This is an era of leisure. Information is the new entertainment. As social media pervades daily life with its constant micro-updates, it influences how we interact, process and act. The demand for digital gaming is clear, with a market of 25 billion dollars in revenues per year (Susi et al., 2007); what is less clear is the role it has in education and activism. The debate between education and entertainment is hardly new, with much written on this tension, birthing the concept of edutainment as a compromise to some, and a new breed of learning to others (Singhal & Rogers, 2002). Within this world, serious games (SGs) have sprung up, capitalizing on this platform of entertainment to communicate messages deemed pro-social, educational and meaningful (Bogost, 2007). This has made gaming more palatable amidst skeptics. Yet, it continues to create controversy in academia as seriousness, not enjoyment, is often equated with higher learning. However, if we step outside the institution of formal education, we see SGs harnessed by a range of new actors such as International Non-Governmental Organizations (INGOs). While several studies have been done on the implications of SGs in schooling (Garris et al., 2002; Gee, 2007; Ritterfeld et al., 2009), few have focused on such games by and for INGOs as an educative- activism tool.

#### WRITTEN INSTRUCTION 1
In the passage on serious games, how large is the yearly revenue of the digital gaming market?
#### WRITTEN INSTRUCTION 2
Write the next part of the passage on serious games, picking up after its last sentence.

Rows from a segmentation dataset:
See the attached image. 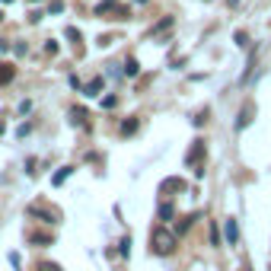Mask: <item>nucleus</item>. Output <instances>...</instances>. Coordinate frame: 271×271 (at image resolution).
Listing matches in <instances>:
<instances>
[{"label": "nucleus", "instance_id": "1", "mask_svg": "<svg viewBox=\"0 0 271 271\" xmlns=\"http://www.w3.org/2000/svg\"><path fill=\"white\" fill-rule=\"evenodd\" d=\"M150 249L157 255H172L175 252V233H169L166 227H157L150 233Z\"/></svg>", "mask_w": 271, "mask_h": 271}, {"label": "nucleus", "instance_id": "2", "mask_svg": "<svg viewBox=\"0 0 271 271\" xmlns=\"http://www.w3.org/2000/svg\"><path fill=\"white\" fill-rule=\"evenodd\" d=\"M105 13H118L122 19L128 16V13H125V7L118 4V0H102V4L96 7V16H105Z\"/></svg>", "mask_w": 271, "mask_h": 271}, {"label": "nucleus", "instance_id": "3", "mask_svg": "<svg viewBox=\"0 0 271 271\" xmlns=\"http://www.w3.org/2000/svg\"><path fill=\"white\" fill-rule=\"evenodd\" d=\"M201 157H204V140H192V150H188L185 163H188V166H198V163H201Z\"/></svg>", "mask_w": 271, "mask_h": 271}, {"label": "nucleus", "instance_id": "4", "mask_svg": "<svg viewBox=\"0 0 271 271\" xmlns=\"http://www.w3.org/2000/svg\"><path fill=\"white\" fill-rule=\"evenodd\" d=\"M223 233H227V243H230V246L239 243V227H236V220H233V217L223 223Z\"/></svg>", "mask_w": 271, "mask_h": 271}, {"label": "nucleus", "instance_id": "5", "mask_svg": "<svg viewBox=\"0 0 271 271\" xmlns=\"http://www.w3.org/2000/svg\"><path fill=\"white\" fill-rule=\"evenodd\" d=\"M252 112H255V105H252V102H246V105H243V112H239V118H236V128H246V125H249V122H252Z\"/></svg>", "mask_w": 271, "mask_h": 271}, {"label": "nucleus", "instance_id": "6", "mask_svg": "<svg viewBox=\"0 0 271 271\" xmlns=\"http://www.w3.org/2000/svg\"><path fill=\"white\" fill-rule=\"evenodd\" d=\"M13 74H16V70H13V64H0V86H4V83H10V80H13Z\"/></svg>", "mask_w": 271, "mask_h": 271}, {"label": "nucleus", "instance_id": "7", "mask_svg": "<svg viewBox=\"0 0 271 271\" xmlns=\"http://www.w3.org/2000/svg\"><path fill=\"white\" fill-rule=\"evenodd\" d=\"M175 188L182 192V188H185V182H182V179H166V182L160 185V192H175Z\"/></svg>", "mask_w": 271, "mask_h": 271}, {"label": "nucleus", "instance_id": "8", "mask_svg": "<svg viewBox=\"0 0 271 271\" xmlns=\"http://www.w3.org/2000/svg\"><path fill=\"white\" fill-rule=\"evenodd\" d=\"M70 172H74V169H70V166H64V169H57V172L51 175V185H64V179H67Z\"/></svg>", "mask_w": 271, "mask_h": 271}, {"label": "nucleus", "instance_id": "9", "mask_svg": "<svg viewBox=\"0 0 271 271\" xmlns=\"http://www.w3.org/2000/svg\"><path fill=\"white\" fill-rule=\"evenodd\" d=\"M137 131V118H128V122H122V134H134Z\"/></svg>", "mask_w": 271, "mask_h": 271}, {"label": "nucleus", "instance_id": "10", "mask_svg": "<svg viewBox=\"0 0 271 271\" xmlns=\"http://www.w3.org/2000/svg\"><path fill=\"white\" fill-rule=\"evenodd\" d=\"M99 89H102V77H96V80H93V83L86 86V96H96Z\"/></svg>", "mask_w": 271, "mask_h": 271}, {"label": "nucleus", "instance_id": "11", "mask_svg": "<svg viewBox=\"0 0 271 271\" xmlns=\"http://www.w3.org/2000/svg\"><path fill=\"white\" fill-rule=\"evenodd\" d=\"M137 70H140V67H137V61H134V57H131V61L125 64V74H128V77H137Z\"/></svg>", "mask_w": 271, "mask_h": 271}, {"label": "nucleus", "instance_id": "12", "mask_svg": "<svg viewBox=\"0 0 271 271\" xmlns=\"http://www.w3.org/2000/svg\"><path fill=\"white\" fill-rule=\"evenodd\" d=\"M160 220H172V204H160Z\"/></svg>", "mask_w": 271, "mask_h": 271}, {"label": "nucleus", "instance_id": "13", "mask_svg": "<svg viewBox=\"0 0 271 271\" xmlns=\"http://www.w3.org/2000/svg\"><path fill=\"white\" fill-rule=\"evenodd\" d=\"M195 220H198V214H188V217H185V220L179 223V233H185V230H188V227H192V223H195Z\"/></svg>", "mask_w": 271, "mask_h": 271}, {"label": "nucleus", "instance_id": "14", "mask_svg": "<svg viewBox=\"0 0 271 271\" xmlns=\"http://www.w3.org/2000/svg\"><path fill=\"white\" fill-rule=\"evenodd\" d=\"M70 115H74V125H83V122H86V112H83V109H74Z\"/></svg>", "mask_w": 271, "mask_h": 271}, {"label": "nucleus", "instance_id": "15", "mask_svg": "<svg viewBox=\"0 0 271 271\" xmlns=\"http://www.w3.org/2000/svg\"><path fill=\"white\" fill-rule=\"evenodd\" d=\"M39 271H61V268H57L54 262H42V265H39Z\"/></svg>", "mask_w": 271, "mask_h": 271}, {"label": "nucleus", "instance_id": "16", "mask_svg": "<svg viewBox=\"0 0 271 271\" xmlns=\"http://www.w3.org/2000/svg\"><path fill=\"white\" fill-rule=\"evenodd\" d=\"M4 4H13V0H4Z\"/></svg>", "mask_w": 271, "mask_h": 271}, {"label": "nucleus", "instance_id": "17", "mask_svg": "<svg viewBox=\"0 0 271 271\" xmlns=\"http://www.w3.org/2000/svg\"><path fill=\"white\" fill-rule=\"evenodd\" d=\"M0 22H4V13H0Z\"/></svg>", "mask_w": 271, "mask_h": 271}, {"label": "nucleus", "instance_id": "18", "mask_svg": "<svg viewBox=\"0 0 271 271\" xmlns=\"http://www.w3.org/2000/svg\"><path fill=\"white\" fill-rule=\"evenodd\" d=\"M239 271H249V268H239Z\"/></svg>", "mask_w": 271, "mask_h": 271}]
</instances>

#### ANSWER 1
25 billion dollars per year.

#### ANSWER 2
Therefore, this explorative study will investigate the nature and process of INGO serious games to gauge its learning and activism potential. We seek to identify some of the features typifying serious gaming. We look into the range of SGs created for and by INGOs, the selection of information about social issues that INGOs include in the game design and their intent and mission. Therefore the overarching research question is explorative, what is the nature and design of online serious games created by INGOs? Three research sub-questions are:

  • 1.

    What is the range of characteristics that constitute a SG?

  • 2.

    What are the INGOs’ intent, purpose and desired outcomes for SGs?

  • 3.

    What are the key strategies employed in SG design to lead to activism?

Through triangulating of interviews with INGO staff, content analysis of the gaming platforms and auto-ethnography, we find that instead of critical learning and activism through SGs, we encounter emotional manipulation, top-down pedagogy, and social marketing. We argue that in the design and deployment of SGs by INGOs, attention needs to be paid to the following:

  • 1.

    Design: Information is embedded as a key motivation for players and old institutional top-down pedagogical style prevails;

  • 2.

    Audience: The focus is on the already converted versus new members given that certain ‘inside’ knowledge is necessary to proceed, creating few novel learning opportunities;

  • 3.

    Content level: Education takes the form of social marketing, leveraging on morality and emotion than on critical thinking to foster activism.

While admittedly, this is a small sample and in no way represents all SGs employed by INGOs, it serves to open up ways to critically approach INGO serious gaming by offering a framework through the design, content, and audience focus. This paper intends to serve as a starting point for discussion on the nature of informal education through SGs as used by INGOs as it reveals assumptions instrumental in the construction of these new media platforms.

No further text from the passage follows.